* _REQUISITOS DA TAREFA_: Traduza para o inglês esta frase do texto sobre o ensino de história: "Estudamos para conhecer outras culturas e para entendermos como a nossa se formou."

* _DOCUMENTO DE ORIGEM_:

********

POR UM ENSINO DE HISTÓRIA PARA A VIDA
Thiago Acácio Raposo
Graduado em História pela UEPB

Pergunta clássica, mas que ainda maltrata muitos historiadores despreparados e/ou no início de sua vida acadêmica: por que ensinar e estudar história? Certamente, quase todos historiadores já foram submetidos a esse questionamento. Alunos, colegas de outras disciplinas, familiares e amigos, todos insistem em fazer essa pergunta tão complexa. Respondendo de forma breve: a história nasce com o homem e é impossível separa-los. Estudamos e ensinamos história para sermos conhecedores do passado e produtores de nosso presente. Estudamos para conhecer outras culturas e para entendermos como a nossa se formou. Estudamos história porque ela é uma parte da humanidade, por que ela cheira a sangue humano. Porque ela conta um pouco de todos nós e porque somos frutos dela.
Mas, o que a História estuda? Ela estuda o homem no tempo.
Quem é o historiador e qual o seu papel? Para responder a essa questão, impossível não citar o grande mestre Marc Bloch quando afirma que "O bom historiador se parece com o ogro da lenda. Onde fareja carne humana, sabe que ali está sua caça” (2001, p.20). O historiador é o cientista e intelectual responsável pelos estudos sobre vida dos homens, partindo de análises sobre os rastros deixados por estes em sua passagem pelo planeta.

********

* _TRECHOS DO MATERIAL_:

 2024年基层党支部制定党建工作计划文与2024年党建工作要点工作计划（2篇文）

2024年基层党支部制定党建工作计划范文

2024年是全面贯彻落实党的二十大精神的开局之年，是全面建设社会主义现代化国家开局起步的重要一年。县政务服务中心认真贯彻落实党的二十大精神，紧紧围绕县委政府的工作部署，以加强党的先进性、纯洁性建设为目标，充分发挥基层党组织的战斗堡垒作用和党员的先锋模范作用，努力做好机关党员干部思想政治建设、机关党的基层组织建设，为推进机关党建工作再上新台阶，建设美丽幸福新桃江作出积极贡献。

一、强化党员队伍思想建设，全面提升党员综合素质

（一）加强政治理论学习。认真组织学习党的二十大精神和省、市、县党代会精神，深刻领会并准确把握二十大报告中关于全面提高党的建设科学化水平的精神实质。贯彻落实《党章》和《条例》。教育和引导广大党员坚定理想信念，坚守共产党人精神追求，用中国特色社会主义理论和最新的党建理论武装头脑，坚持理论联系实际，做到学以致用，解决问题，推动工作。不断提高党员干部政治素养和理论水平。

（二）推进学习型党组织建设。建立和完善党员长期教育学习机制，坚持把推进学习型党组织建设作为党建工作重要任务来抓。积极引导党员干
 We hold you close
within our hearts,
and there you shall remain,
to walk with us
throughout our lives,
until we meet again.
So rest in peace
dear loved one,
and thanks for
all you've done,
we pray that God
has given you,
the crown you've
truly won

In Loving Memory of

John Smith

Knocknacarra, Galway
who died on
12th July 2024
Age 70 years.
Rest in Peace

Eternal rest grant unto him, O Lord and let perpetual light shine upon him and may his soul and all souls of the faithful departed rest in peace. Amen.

********

* _SOLUÇÃO ESCRITA_: We study to learn about other cultures and to understand how our own was formed.